Stated goal: Convert the records into a two-column CSV with the columns "query" and "reply", covering everything from the one containing "Looking at this image, is" down to the end of the records. Give each record its own row, with each field quoted and any line breaks replaced by spaces.

Extracted data:
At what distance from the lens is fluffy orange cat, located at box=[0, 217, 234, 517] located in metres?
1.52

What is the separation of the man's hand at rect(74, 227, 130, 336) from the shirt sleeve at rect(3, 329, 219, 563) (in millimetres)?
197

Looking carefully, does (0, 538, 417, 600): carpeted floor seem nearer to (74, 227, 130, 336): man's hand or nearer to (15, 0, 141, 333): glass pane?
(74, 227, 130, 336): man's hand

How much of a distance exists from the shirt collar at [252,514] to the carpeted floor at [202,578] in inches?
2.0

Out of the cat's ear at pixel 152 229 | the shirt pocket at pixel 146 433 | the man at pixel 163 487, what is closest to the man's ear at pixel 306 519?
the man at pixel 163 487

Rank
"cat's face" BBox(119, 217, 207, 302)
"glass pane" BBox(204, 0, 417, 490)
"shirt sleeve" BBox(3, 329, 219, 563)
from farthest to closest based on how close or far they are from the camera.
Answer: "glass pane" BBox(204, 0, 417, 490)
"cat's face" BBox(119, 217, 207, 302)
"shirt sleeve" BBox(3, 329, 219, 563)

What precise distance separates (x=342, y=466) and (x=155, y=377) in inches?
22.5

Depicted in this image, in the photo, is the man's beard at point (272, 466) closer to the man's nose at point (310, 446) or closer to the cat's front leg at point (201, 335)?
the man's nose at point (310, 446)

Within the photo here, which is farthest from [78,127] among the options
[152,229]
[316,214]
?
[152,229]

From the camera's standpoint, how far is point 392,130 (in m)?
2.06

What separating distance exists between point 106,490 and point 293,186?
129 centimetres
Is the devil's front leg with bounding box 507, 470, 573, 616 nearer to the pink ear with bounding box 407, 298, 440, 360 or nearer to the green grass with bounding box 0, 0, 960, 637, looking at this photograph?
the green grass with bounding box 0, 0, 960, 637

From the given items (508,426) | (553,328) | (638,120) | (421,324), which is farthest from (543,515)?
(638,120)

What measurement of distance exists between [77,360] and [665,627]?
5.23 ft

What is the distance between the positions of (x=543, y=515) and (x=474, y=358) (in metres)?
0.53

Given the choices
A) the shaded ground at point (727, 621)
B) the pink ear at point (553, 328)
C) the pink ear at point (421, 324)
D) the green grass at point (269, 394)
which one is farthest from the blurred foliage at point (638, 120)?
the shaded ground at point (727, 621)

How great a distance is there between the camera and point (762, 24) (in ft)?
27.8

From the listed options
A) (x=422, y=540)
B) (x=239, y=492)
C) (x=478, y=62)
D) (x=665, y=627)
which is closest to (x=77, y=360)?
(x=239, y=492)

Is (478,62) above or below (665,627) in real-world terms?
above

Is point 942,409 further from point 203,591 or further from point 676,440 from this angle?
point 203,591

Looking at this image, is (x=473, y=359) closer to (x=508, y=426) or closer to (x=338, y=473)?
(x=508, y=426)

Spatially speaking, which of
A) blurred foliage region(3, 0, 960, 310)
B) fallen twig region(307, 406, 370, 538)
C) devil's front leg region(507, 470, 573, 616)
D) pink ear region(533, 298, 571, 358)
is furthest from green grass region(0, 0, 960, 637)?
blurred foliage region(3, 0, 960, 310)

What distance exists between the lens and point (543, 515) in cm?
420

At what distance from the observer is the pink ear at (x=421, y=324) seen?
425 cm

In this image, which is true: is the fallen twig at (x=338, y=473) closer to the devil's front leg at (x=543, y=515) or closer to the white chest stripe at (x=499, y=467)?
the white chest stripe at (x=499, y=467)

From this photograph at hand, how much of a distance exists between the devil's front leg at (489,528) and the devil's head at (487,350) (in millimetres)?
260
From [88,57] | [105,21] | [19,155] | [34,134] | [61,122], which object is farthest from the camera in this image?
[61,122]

Solved exercise:
query,reply
"Looking at this image, is (x=473, y=359) closer to (x=508, y=426) or closer to (x=338, y=473)?","(x=508, y=426)"
"Spatially speaking, which of A) blurred foliage region(3, 0, 960, 310) B) fallen twig region(307, 406, 370, 538) C) devil's front leg region(507, 470, 573, 616) D) pink ear region(533, 298, 571, 358) is furthest from green grass region(0, 0, 960, 637)?","blurred foliage region(3, 0, 960, 310)"
"What distance exists between the lens and point (543, 515) in cm?","420"
"At what distance from the observer is the pink ear at (x=421, y=324) seen?","425 cm"
"In this image, which is true: is the fallen twig at (x=338, y=473) closer to the devil's front leg at (x=543, y=515) or closer to the white chest stripe at (x=499, y=467)?","the white chest stripe at (x=499, y=467)"
"From this photograph at hand, how much of a distance exists between the devil's front leg at (489,528) and the devil's head at (487,350) (in millimetres)?","260"
"From [88,57] | [105,21] | [19,155] | [34,134] | [61,122], which object is farthest from the camera in this image?","[61,122]"